Mikael Blomkvist, dont le nom complet était Cari Mikael Blomkvist, se força à ne pas lever les yeux au ciel comme chaque fois qu'il entendait son surnom. Un jour, vingt ans plus tôt, alors qu'il était âgé de vingt-trois ans et qu'il venait de commencer son travail de journaliste comme remplaçant pour les vacances d'été, Mikael Blomkvist avait par hasard démasqué une bande de braqueurs de banques auteurs de cinq casses très remarqués étalés sur deux années. De toute évidence, il s'agissait de la même bande ; leur spécialité était d'arriver en voiture dans des petites villes et de braquer une ou deux banques, avec une précision toute militaire. Ils portaient des masques en latex des personnages de Walt Disney et avaient été baptisés — selon une logique policière pas totalement absurde — la Bande à Donald. Les journaux choisirent cependant de les appeler les Frères Rapetout, surnom un peu plus sérieux vu qu'à deux reprises, ils avaient sans scrupules tiré des coups de feu d'avertissement au mépris de la sécurité des gens et qu'ils avaient menacé les passants et les badauds.
Le sixième hold-up eut lieu dans une banque de l'Ôstergôtland au beau milieu de l'été. Un reporter de la radio locale se trouvait dans la banque au moment du braquage et il réagit conformément à la déontologie de sa profession. Dès que les braqueurs eurent quitté la banque, il fonça vers une cabine téléphonique et appela son journal pour livrer l'info en direct.

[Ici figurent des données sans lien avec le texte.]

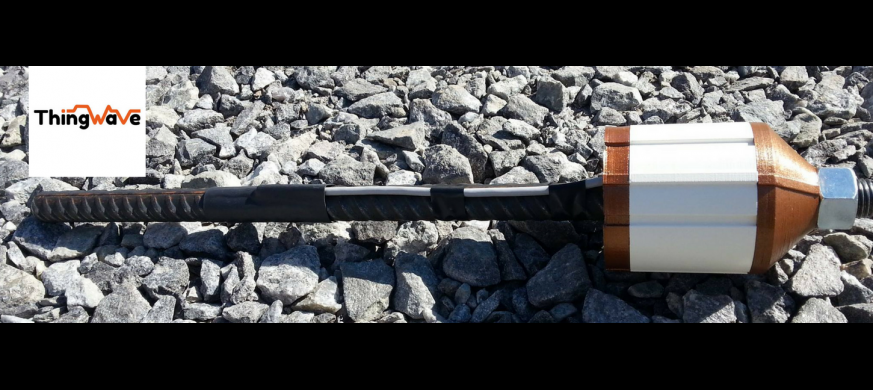 Thing Wave’s innovative rock bolt raises interest internationally Thing Wave’s innovative rock bolt raises interest internationally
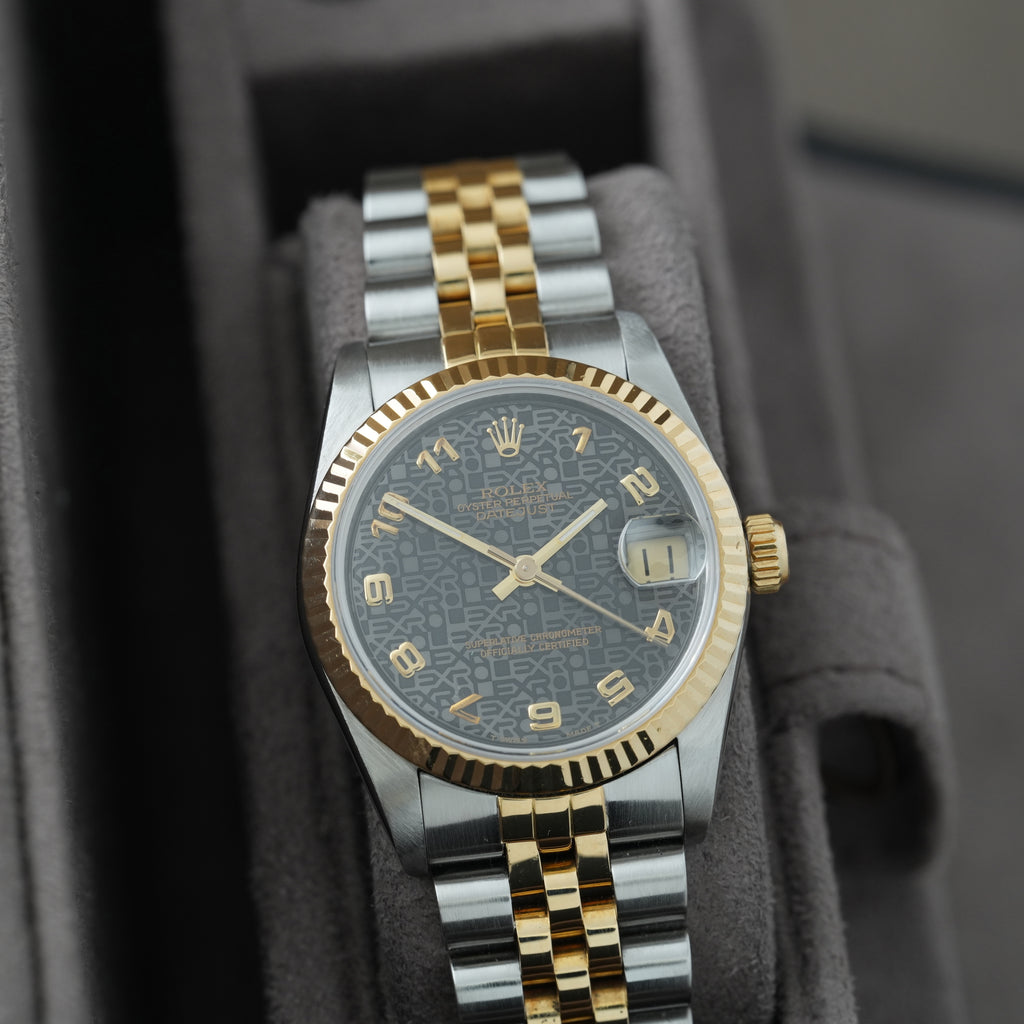 Rolex Datejust 31 31mm Ref. 68273 'Jubilee Dial'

Mikael Blomkvist passait quelques jours avec une amie dans la résidence secondaire des parents de celle-ci, pas très loin de Katrineholm. Quand la police lui posa la question, il ne sut dire pourquoi exactement il avait établi ce lien mais, au moment où il écoutait les informations, il s'était souvenu de quatre types dans une maison de vacances à quelques centaines de mètres de là. Il les avait vus deux jours auparavant, en se promenant avec son amie, les gars jouaient au badminton dans le jardin.
Il n'avait remarqué que quatre jeunes hommes blonds et athlétiques, en short et torse nu, manifestement adeptes du body-building, mais ces joueurs de badminton avaient quelque chose qui lui avait fait jeter un deuxième coup d'œil — peut-être parce qu'ils jouaient sous un soleil de plomb avec une énergie d'une violence étonnante. On n'aurait pas dit un jeu, et c'est ce qui avait attiré l'attention de Mikael.

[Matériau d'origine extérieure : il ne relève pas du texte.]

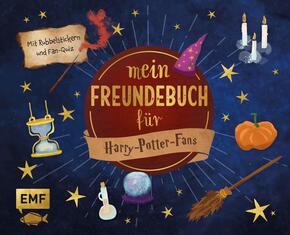 Mein Freundebuch für Harry Potter-Fans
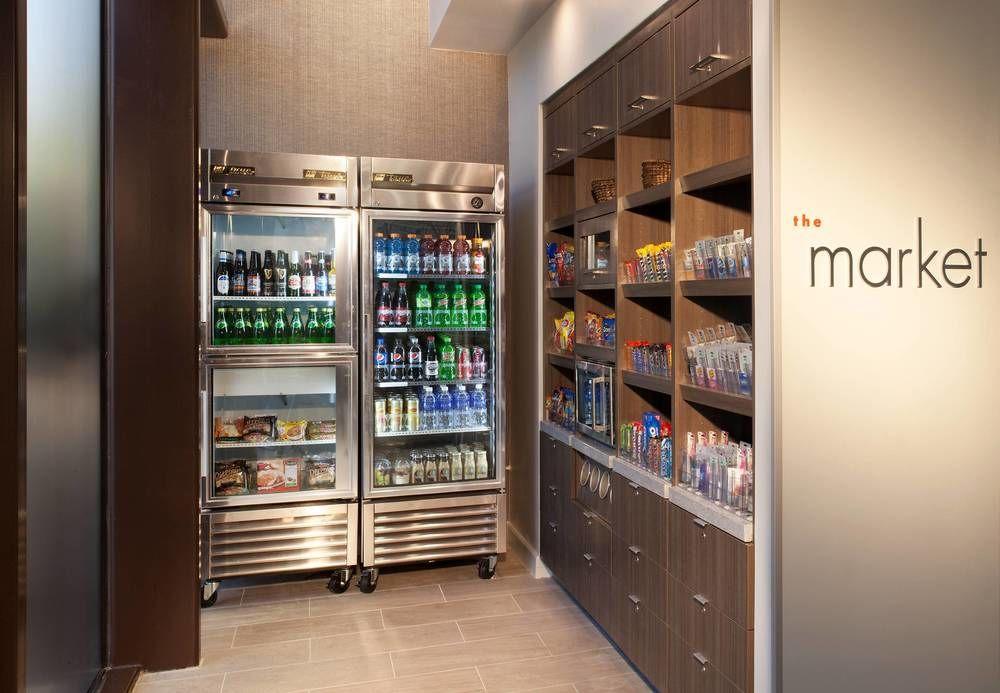 Residence Inn Indianapolis Airport Luaran gambar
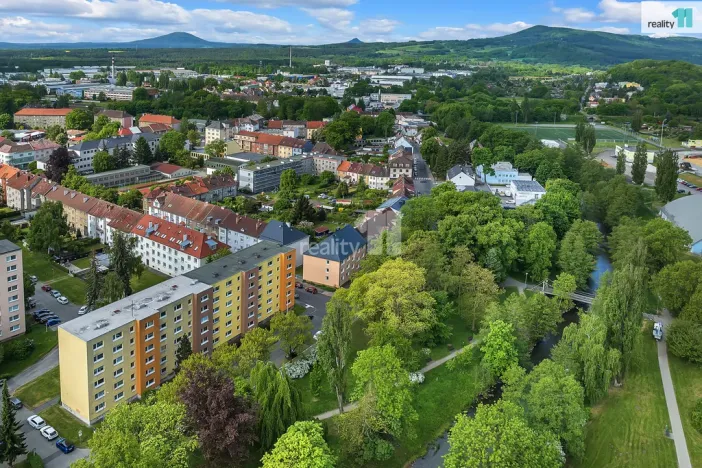 Pronájem bytu 2+1, Česká Lípa, Československé armády, 63 m2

Il n'y avait aucune raison rationnelle de soupçonner que ces hommes étaient les braqueurs de la banque, pourtant, après le flash à la radio, Mikael Blomkvist était parti faire un tour et s'était installé sur une colline avec vue sur la maison, d'où il pouvait constater que tout semblait vide pour le moment. Il fallut à peu près quarante minutes pour que la bande arrive en Volvo et se gare sur le terrain. Ils semblaient pressés, chacun traînait un sac de sport, ce qui en soi ne devait pas signifier qu'ils avaient fait autre chose qu'aller se baigner quelque part. Mais l'un d'eux était revenu à la voiture et avait pris un objet qu'il s'était hâté de couvrir avec son haut de survêtement. Même de son poste d'observation relativement éloigné, Mikael avait pu voir qu'il s'agissait d'une bonne vieille AK4, du type de celles qu'il avait lui-même récemment manipulées durant l'année de son service militaire. En conséquence de quoi, il avait appelé la police et raconté ses observations. Commencèrent alors trois jours d'une surveillance intense de la maison, avec Mikael au premier rang, soutenu par de copieux honoraires de free-lance versés par l'un des journaux du soir. La police avait établi son quartier général dans une caravane stationnée sur le terrain de la maison de campagne où séjournait Mikael.